As adults, we pursue “cool” in more subtle and sophisticated ways — what we eat, what we sit on, how we get around, what we watch on TV, even the way we speak.  (Slang is a very refined bit of “cool.”)  Plus, we convince ourselves that “cool” doesn’t matter (we’ve outgrown it) because one of the essential elements of being “cool” is … you don’t care about it.  And there’s a whole it’s-hip-to-be-square industry that’s grown up around that.  But regardless of how we chase it, “cool” is always out there.  It’s the way we define ourselves in relation to every other person on the planet.  And like it or not, some people are better at it than the rest of us.  It even extends beyond the grave.

For example, Hunter S. Thompson, the King of Gonzo Journalism had his ashes shot out of a cannon.  His buddy, Johnny Depp, did the shooting (this was back when Johnny was still “cool”) and Jack Nicholson, John Cusack, Bill Murray, John Kerry, Ed Bradley, etc., etc. all showed up to wish Hunter S. well on his final journey.  Personally, I think with that much “cool” standing around the cannon, they probably didn’t even have to light the fuse – it just spontaneously burst into flame.

Meanwhile, Gene Roddenberry, the guy who created Star Trek, had his ashes taken into space on the Space Shuttle – kind of a “There and Back” posthumous adventure.  He also had some of his ashes (along with Timothy Leary’s and a bunch of other guys’) shot into orbit aboard a Pegasus XL rocket.  Unfortunately, after several years, the orbit deteriorated and the capsule disintegrated when it re-entered Earth’s atmosphere.  But talk about totally cool — especially since the whole Star Trek phenom — from Jim Kirk to the latest Picard — is the ultimate sci-fi travelogue for nerds.  Star Trek has never been “cool” beyond its geek niche, but clearly Roddenberry is.

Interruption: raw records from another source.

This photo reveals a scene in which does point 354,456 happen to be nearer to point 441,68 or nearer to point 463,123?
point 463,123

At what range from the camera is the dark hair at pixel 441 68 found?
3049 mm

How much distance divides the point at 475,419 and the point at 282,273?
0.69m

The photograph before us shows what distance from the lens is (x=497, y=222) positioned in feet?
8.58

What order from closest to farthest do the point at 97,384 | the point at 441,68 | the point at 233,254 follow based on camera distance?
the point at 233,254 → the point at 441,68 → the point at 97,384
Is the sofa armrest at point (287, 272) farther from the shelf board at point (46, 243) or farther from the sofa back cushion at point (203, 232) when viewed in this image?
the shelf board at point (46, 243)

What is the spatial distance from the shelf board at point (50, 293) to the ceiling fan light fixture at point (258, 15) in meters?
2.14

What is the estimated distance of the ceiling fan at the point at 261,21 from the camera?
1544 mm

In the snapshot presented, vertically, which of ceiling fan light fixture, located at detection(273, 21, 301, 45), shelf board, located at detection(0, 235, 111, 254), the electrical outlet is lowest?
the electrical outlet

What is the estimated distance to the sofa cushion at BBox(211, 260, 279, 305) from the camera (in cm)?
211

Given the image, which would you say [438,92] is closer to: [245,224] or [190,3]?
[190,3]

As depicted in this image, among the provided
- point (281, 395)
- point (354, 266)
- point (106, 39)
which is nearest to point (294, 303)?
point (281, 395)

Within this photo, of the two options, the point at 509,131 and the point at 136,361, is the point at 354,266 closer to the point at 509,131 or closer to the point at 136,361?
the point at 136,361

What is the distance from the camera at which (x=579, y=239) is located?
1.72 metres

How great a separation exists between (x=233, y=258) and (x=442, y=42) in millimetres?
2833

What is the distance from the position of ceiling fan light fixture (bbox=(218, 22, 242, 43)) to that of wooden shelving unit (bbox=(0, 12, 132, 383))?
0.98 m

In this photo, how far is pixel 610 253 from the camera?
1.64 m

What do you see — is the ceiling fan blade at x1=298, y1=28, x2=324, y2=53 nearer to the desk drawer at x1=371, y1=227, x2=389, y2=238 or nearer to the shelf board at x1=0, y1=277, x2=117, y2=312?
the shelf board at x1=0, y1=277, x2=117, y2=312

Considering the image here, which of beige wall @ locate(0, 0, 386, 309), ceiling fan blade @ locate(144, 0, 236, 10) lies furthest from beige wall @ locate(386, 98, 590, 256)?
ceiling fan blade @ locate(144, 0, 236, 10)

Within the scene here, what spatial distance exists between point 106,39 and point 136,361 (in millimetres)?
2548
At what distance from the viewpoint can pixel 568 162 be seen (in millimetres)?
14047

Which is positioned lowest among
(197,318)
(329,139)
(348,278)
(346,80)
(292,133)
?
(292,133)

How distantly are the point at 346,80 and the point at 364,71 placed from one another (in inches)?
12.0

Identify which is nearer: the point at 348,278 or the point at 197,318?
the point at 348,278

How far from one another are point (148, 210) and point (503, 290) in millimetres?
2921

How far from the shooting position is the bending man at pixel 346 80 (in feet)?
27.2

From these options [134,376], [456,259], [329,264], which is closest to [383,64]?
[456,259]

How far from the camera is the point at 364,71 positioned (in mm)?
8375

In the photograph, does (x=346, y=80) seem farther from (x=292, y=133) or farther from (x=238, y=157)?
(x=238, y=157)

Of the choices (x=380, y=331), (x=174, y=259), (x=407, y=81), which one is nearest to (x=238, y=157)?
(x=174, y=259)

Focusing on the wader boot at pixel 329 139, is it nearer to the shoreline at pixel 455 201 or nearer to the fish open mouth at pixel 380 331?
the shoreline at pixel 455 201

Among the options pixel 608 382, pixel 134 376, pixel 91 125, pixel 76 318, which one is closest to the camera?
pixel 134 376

However, the best nerd-to-“cool” tale ever told is that of Eugene Shoemaker.  Here was a guy with a Thomas Dewey moustache and a personality to match.  He loved rocks — and not just any rocks: he was an astrogeologist.  (I don’t even know what those people do.)  Anyway, he was so good at it that, when he died, his colleagues convinced NASA to put his ashes on the Lunar Prospector, a capsule designed to crash on the Moon.  On July 31, 1999, it did just that — with a special polycarbonate “urn” containing Shoemaker.  So Eugene is the first human being buried on the Moon.  How “cool” is that?  Too “cool!”  (Eat your heart out, Clooney!)

So when all those people are putting on the brag about their “cool” walking tour of Greenland, or their “cool” new Nespresso machine, or their eco-friendly bicycle with heated seat and handlebars – remember: they might think they’re “cool” (just like Susan and Dave did in high school) but they’re never going to be buried-on-the-Moon “cool.”  That’s reserved for nerds like us.